When you run dozens of training experiments with different hyperparameters, keeping track of what you tried, what worked, and what failed becomes critical. Experiment tracking tools log metrics, hyperparameters, and artifacts automatically.
Weights & Biases (W&B)
W&B is the most popular experiment tracker in the LLM community. It integrates directly with the Hugging Face Trainer. Code Fragment E.3.1 below puts this into practice.

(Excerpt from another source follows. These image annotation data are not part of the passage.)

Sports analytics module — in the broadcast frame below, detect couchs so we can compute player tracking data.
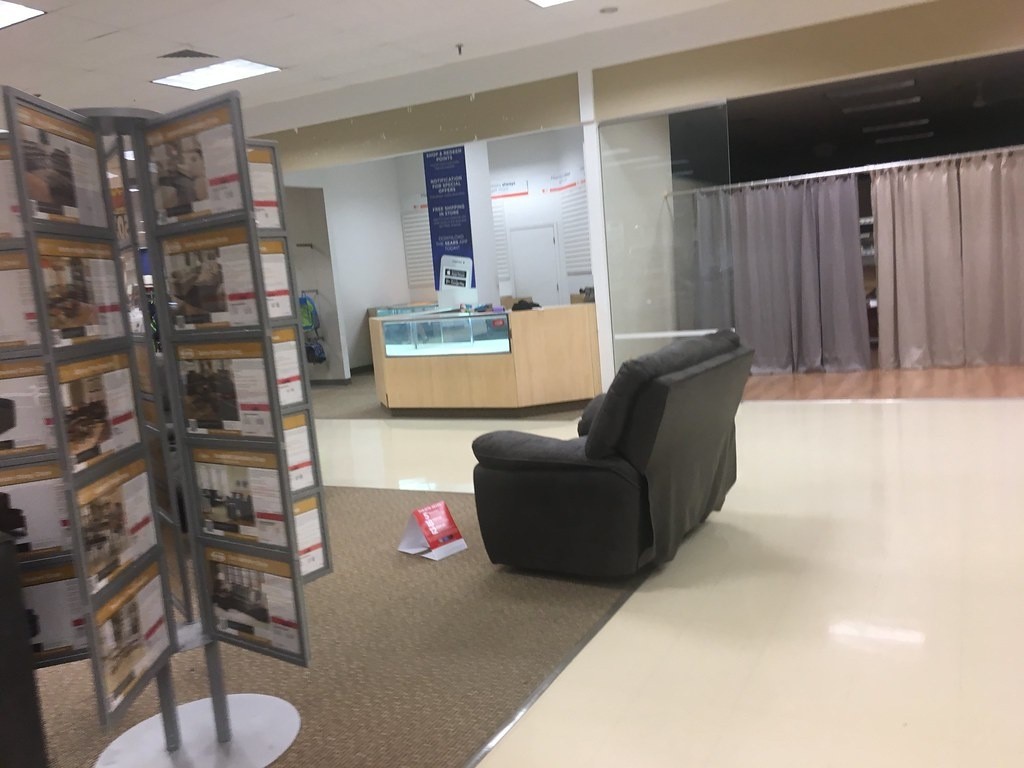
[470,330,754,582]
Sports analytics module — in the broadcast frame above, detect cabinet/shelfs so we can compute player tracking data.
[366,301,602,418]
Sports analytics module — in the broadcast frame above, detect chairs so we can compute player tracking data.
[570,293,585,303]
[500,296,532,309]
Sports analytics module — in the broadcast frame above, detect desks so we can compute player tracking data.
[387,302,436,342]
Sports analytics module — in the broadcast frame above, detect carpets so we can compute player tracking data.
[36,486,635,768]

# Experiment tracking setup
# Key operations: loss calculation, training loop, structured logging
import wandb
from transformers import TrainingArguments, Trainer
# Initialize a W&B run
wandb.init(project="llm-finetuning", name="lora-r16-lr2e4")
training_args = TrainingArguments(
output_dir="./output",
report_to="wandb", # enables automatic logging
logging_steps=10,
num_train_epochs=3,
learning_rate=2e-4,
)
# The Trainer automatically logs loss, learning rate, etc. to W&B
trainer = Trainer(
model=model,
args=training_args,
train_dataset=train_data,
eval_dataset=eval_data,
)
trainer.train()
wandb.finish()
MLflow
MLflow is an open-source alternative that can be self-hosted. It is popular in enterprise settings where data must stay on-premise. Code Fragment E.3.2 below puts this into practice.
# Experiment tracking setup
# Key operations: loss calculation, training loop, monitoring and metrics
import mlflow
mlflow.set_experiment("llm-finetuning")
with mlflow.start_run(run_name="lora-r16-lr2e4"):
mlflow.log_params({
"model": "llama-3.1-8b",
"lora_r": 16,
"learning_rate": 2e-4,
"epochs": 3,
})
# ... training code ...
mlflow.log_metrics({
"eval_loss": 0.42,
"eval_accuracy": 0.87,
})
# Log the model as an artifact
mlflow.log_artifact("./output/adapter_model.safetensors")
| Feature | W&B | MLflow |
|---|---|---|
| Hosting | Cloud (free tier) or self-hosted | Self-hosted or Databricks |
| HF Trainer integration | Built-in | Via callback |
| Visualization | Excellent web dashboard | Good local UI |
| Team collaboration | Strong (shared workspaces) | Basic (model registry) |
| Cost | Free for individuals, paid for teams | Free and open source |
If your team already uses MLflow in production, adding W&B for personal experiments is still worthwhile. Most trackers can export runs as CSV or JSON, so migrating between platforms is straightforward.